Un coup d’œil évocateur

Le travail de l’INLB est aussi de sensibiliser la famille à la réalité que vivent les personnes atteintes d’un trouble affectant la vision. Les simulateurs de pathologies visuelles sont d’excellents outils pour remplir cette mission.

Semblables à de grosses lunettes de ski, ces appareils reproduisent de nombreuses pathologies, comme la dégénérescence maculaire, le glaucome, les cataractes et la rétinite pigmentaire.

Le Courrier du Sud a testé celui simulant la dégénérescence maculaire. Une tâche aussi simple que d’écrire sur une feuille de papier se complexifie quand 75% de la vision est complètement obstruée, et que les contours sont flous.

«Il y a certaines règles d’or à respecter: les contrastes, l’éclairage, le grossissement, le rapprochement et le rythme qui doit être modifié», énumère Lucie Roberge.

Ainsi, en écrivant avec un crayon plus foncé, sur une feuille avec des lignes plus épaisses et en acceptant de se rapprocher le nez de la feuille, l’exercice parait bien plus facile.

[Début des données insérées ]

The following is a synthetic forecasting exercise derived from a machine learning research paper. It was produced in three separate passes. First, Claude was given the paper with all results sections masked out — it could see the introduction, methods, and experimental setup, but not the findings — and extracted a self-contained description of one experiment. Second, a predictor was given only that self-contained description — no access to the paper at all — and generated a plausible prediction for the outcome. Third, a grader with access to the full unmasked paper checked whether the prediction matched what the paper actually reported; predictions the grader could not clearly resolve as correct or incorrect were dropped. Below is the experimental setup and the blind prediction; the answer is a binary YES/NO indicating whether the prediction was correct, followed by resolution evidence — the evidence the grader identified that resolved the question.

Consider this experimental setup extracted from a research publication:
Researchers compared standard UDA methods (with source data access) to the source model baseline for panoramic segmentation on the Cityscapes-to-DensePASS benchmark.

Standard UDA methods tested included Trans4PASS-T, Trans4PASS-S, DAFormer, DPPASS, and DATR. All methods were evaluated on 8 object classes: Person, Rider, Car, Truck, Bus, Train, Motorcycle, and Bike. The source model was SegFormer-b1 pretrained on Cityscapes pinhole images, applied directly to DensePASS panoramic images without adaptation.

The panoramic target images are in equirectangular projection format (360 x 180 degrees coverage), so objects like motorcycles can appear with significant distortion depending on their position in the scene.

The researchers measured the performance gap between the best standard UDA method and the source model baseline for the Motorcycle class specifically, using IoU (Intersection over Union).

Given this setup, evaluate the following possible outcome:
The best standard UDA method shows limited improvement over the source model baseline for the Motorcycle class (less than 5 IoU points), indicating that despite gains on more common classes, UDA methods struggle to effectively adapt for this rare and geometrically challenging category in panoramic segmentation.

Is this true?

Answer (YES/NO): NO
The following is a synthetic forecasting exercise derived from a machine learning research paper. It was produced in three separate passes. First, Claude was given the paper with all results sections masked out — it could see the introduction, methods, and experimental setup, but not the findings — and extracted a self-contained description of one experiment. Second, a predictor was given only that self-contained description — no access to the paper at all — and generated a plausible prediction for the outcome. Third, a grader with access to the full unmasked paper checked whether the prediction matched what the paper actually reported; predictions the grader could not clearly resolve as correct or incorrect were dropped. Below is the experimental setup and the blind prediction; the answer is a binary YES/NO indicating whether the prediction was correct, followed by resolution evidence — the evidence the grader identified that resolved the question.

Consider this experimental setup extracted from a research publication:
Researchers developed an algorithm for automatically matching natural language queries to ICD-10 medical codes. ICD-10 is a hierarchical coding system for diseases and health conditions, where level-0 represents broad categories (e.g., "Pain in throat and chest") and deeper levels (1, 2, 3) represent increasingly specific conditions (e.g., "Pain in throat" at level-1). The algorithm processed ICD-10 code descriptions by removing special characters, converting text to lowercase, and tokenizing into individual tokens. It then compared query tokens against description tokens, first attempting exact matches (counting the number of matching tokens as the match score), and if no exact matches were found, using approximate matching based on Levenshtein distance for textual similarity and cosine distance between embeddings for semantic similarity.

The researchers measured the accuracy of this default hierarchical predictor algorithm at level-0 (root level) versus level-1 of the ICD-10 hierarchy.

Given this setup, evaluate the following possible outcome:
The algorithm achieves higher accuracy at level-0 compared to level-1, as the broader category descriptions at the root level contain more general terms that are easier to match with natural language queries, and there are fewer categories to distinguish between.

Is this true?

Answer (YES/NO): YES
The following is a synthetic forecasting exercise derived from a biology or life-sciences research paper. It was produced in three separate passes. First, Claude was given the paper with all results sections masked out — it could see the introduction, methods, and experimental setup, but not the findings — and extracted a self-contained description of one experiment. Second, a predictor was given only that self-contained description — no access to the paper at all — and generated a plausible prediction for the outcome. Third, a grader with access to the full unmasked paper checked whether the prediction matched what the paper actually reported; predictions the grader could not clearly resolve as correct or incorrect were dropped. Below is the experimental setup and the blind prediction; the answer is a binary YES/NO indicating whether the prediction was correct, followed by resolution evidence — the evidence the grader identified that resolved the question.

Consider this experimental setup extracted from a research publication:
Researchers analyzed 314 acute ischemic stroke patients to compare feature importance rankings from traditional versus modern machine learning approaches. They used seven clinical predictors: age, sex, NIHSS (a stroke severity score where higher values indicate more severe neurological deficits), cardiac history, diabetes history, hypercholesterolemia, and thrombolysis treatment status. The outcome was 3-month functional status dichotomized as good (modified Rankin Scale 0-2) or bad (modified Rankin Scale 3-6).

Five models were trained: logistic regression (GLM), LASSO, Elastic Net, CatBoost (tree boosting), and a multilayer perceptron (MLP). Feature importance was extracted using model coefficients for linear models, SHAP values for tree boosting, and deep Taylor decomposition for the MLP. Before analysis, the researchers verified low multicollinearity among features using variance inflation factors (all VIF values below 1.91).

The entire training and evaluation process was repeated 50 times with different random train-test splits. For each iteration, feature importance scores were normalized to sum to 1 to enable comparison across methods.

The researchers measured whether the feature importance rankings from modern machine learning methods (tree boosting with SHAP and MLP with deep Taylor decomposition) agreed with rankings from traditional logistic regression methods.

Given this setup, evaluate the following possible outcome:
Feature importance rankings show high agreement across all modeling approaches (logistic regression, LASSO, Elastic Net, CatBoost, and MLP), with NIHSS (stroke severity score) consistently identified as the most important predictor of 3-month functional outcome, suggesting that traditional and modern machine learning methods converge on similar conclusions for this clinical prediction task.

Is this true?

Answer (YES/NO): NO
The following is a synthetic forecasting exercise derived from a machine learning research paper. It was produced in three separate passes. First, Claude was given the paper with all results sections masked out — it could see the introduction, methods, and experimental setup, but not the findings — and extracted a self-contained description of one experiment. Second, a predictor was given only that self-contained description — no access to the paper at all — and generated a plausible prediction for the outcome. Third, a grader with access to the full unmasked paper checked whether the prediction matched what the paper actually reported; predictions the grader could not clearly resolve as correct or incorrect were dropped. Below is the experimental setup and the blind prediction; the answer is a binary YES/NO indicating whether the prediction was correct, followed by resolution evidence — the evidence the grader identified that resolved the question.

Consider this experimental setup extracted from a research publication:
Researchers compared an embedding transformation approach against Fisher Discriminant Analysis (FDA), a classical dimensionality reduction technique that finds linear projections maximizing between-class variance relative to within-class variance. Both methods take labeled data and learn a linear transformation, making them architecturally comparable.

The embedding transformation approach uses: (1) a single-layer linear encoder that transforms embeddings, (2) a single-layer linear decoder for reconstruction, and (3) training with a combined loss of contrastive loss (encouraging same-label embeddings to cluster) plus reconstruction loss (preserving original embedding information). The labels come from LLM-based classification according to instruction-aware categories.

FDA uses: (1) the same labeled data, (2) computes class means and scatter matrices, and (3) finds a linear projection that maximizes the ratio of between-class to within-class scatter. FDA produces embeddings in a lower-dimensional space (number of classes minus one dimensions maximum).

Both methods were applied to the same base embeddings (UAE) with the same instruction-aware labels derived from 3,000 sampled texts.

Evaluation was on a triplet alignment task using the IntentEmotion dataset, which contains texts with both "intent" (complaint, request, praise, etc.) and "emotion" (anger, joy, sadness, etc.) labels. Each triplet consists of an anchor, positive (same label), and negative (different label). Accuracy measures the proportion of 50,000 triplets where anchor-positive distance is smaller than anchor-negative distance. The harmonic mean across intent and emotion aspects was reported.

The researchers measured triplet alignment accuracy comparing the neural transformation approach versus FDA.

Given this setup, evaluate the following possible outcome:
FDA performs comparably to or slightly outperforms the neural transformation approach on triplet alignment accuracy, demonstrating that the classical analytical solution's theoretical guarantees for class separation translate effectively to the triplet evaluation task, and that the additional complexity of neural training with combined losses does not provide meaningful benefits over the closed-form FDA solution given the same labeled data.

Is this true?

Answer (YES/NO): NO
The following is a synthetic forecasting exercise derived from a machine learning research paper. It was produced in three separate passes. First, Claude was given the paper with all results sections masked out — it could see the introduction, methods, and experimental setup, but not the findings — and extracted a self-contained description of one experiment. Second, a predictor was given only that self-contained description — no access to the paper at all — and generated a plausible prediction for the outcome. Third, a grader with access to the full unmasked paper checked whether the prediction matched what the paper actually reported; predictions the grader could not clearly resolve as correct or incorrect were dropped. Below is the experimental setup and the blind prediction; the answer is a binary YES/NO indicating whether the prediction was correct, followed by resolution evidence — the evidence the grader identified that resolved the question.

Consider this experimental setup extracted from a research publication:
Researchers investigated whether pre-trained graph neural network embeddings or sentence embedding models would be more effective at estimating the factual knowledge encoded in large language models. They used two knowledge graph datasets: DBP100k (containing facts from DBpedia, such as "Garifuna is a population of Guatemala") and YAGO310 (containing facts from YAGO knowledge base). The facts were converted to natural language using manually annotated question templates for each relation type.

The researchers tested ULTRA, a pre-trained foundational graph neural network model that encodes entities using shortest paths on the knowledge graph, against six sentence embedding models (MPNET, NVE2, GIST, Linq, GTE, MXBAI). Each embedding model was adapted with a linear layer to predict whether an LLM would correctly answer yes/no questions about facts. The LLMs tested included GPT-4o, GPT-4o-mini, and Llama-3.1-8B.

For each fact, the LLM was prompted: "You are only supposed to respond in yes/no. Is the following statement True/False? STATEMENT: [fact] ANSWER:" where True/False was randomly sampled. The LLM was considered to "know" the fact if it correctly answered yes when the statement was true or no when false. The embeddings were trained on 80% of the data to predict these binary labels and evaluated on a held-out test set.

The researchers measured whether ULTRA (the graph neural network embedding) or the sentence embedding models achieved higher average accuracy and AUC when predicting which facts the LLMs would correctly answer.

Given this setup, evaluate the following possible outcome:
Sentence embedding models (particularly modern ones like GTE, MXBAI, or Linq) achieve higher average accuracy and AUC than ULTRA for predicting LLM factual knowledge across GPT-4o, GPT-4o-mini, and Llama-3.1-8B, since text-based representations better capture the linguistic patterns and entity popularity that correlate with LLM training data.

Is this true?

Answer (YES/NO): YES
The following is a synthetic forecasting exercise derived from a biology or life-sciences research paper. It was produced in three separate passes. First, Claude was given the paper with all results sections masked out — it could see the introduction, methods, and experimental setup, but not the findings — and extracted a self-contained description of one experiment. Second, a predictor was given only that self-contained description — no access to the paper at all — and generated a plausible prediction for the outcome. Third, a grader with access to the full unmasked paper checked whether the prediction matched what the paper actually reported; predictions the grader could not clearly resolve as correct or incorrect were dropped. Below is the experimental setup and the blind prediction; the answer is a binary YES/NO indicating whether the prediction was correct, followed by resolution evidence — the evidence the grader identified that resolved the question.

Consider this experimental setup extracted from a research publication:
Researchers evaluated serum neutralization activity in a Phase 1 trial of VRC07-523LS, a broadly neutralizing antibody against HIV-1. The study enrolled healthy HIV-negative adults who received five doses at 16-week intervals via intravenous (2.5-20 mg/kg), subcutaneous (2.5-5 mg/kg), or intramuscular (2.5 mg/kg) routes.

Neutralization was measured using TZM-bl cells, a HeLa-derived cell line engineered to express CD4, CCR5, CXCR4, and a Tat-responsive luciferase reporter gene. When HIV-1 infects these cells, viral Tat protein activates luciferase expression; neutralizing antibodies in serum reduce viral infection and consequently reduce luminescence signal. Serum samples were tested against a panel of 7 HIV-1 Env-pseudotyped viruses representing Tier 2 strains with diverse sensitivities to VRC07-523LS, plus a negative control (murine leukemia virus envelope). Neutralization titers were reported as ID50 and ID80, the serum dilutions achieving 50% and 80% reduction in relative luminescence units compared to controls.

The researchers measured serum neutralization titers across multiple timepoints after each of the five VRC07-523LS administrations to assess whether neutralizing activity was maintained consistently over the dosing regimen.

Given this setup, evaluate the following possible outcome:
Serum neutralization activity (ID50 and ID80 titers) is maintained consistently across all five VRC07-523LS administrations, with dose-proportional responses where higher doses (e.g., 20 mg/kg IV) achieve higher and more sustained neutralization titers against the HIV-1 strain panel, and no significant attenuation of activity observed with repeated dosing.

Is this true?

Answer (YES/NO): YES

De petits gestes qui font la différence

L’INLB tente de sensibiliser la population aux besoins des personnes qui vivent avec un handicap visuel. Les graphistes des revues et sites web sont par exemple appelés à accentuer les contrastes, à opter pour des caractères bien lisibles.

«Ça prend du noir et blanc. Un guide a été fait pour les graphistes, pour savoir quelles couleurs sont plus ou moins bonnes à employer. Le gouvernement et les grosses compagnies, comme Bell et Vidéotron, sont sensibilisés à ce problème», évoque Lucie Roberge.

Des gestes aussi simples que de proposer son aide à une personne handicapée pour traverser la rue sont aussi une façon d’être davantage sensible aux besoins de ces personnes.